▶ _Records to process_

+ + + + +

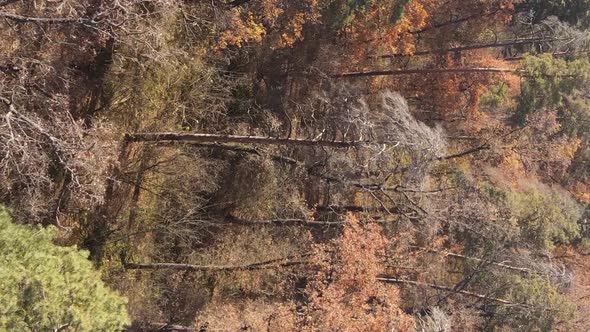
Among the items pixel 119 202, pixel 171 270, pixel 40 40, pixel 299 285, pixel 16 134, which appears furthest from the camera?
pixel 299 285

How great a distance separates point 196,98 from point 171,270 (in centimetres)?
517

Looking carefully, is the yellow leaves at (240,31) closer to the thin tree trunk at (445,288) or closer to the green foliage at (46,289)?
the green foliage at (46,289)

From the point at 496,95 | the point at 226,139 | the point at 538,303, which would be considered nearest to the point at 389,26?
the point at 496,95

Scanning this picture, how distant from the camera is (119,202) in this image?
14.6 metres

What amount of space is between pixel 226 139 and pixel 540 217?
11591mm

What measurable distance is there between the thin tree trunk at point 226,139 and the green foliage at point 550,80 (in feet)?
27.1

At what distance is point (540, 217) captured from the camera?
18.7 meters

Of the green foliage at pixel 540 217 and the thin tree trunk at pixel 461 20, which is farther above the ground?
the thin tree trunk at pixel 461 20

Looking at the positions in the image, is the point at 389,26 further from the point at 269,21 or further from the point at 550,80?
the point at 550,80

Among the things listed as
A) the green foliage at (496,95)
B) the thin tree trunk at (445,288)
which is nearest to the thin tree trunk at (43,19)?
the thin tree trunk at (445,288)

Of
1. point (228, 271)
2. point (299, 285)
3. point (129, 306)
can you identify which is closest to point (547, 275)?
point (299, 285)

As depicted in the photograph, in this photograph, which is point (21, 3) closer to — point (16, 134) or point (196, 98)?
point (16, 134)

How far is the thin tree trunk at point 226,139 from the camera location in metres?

+ + + + +

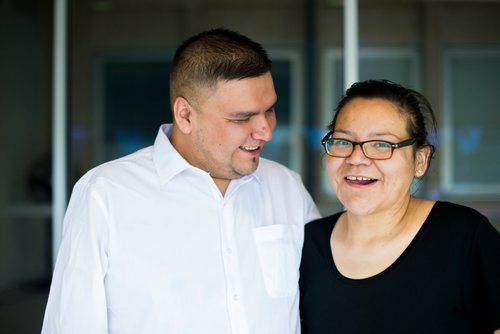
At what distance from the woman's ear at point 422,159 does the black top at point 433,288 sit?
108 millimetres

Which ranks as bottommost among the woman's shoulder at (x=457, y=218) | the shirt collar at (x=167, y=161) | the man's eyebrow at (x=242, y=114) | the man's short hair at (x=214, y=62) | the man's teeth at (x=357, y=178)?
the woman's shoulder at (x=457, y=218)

+ + + + +

Rewrite the lines from the one containing "From the point at 496,95" up to and including the one containing "18.7 meters", changing "the camera" to "the lens" and leaving everything else unchanged. Give only those lines.

From the point at 496,95 | the point at 226,139 | the point at 538,303, which would be considered nearest to the point at 389,26?
the point at 496,95

Scanning this picture, how distant from the lens is (119,202) in this image?
14.6 metres

What amount of space is between pixel 226 139 and pixel 540 217?
11591mm

What measurable distance is there between the thin tree trunk at point 226,139 and the green foliage at point 550,80 (in feet)?
27.1

At what distance is point (540, 217) captured from the lens?
18.7 meters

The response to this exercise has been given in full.